PSA is in contact with at least three possible clients for 1.6-liter gasoline engines currently manufactured for BMW and larger diesels built for Ford in Tremery, eastern France, powertrain chief Christian Chapelle said.
BMW and Ford both ended engine deals with PSA after it entered a short-lived alliance with General Motors in 2012. PSA and Ford still share some smaller diesels.
BMW is steadily introducing its own small gasoline engines to Mini models and the BMW 1 series, replacing those developed with PSA and produced in Douvrin, northern France, while Ford is dropping Peugeot diesels of 2.0 liter and above.

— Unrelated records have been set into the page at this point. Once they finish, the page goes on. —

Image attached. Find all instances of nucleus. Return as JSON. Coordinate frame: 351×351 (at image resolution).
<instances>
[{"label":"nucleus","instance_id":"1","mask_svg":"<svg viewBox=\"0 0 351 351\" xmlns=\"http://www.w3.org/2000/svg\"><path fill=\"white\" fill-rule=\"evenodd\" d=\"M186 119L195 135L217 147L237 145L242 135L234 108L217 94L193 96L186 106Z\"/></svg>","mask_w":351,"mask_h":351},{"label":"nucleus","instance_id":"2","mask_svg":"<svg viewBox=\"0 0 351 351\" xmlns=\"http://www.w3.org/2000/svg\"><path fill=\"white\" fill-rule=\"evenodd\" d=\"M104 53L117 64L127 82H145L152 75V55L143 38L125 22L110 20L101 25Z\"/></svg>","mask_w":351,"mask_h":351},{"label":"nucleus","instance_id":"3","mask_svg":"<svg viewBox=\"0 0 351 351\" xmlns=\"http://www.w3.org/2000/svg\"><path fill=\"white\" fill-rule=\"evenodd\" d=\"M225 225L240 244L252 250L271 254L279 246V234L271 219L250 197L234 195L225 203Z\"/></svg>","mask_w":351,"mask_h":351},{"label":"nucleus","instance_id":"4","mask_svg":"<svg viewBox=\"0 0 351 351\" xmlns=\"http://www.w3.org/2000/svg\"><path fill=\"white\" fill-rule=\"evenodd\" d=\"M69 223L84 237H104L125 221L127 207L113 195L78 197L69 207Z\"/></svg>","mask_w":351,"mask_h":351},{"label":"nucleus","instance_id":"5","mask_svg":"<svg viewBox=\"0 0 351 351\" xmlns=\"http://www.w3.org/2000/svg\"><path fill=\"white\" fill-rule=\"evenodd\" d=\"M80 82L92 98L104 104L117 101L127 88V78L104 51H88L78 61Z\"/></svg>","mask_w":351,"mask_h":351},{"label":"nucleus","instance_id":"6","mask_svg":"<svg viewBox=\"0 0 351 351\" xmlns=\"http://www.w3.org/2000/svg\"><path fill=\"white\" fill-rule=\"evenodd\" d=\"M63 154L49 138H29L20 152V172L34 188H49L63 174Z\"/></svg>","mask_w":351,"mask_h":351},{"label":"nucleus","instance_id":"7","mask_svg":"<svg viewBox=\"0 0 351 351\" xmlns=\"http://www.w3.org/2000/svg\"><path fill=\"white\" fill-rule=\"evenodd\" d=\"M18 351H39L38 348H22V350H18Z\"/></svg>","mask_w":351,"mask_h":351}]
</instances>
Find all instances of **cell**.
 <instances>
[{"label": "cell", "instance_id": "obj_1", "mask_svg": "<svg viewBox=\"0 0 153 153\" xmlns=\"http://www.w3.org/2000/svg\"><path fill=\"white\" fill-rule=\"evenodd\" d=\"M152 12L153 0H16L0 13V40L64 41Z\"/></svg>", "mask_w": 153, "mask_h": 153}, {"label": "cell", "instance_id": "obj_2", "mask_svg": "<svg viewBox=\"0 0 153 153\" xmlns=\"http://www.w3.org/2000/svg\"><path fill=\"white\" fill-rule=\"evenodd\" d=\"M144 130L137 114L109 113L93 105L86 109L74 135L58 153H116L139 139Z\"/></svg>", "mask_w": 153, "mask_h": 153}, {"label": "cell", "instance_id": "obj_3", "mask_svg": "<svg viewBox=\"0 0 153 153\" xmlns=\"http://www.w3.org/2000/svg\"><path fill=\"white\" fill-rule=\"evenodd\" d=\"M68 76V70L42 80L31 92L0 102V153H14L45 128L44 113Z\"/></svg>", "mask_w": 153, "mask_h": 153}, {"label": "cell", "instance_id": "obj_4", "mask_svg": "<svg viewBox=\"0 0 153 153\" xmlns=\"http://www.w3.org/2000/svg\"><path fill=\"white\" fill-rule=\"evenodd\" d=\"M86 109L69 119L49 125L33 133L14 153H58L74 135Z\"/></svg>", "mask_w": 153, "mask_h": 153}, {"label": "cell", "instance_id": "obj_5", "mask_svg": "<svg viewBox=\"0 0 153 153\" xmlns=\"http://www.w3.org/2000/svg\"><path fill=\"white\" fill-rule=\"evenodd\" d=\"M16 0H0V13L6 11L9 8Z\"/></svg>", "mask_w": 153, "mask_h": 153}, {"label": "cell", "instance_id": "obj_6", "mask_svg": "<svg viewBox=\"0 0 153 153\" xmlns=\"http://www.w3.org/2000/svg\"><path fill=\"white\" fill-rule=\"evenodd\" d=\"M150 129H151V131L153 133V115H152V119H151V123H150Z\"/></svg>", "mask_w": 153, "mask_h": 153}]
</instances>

"PSA still has the right to sell these engines and there are plenty of people who are interested," Chapelle said in an interview at the auto show here on Thursday, declining to elaborate.
Under new CEO Carlos Tavares, PSA is recovering from a European car sales slump that saw it lose more than 7.3 billion euros ($9.3 billion) over two years and receive successive French government-backed bailouts.
The end of its deal with BMW and reduced cooperation with Ford have raised questions over PSA's ability to fund solo development of new engines to replace its current lineup in compliance with ever-tightening emissions standards.
Renewed development and manufacturing of future diesels with Ford have not been ruled out, Chapelle also said on Thursday.
GM in December sold the 7 percent PSA stake it had purchased the previous year, as the two carmakers effectively ended an alliance plan and scaled down cooperation.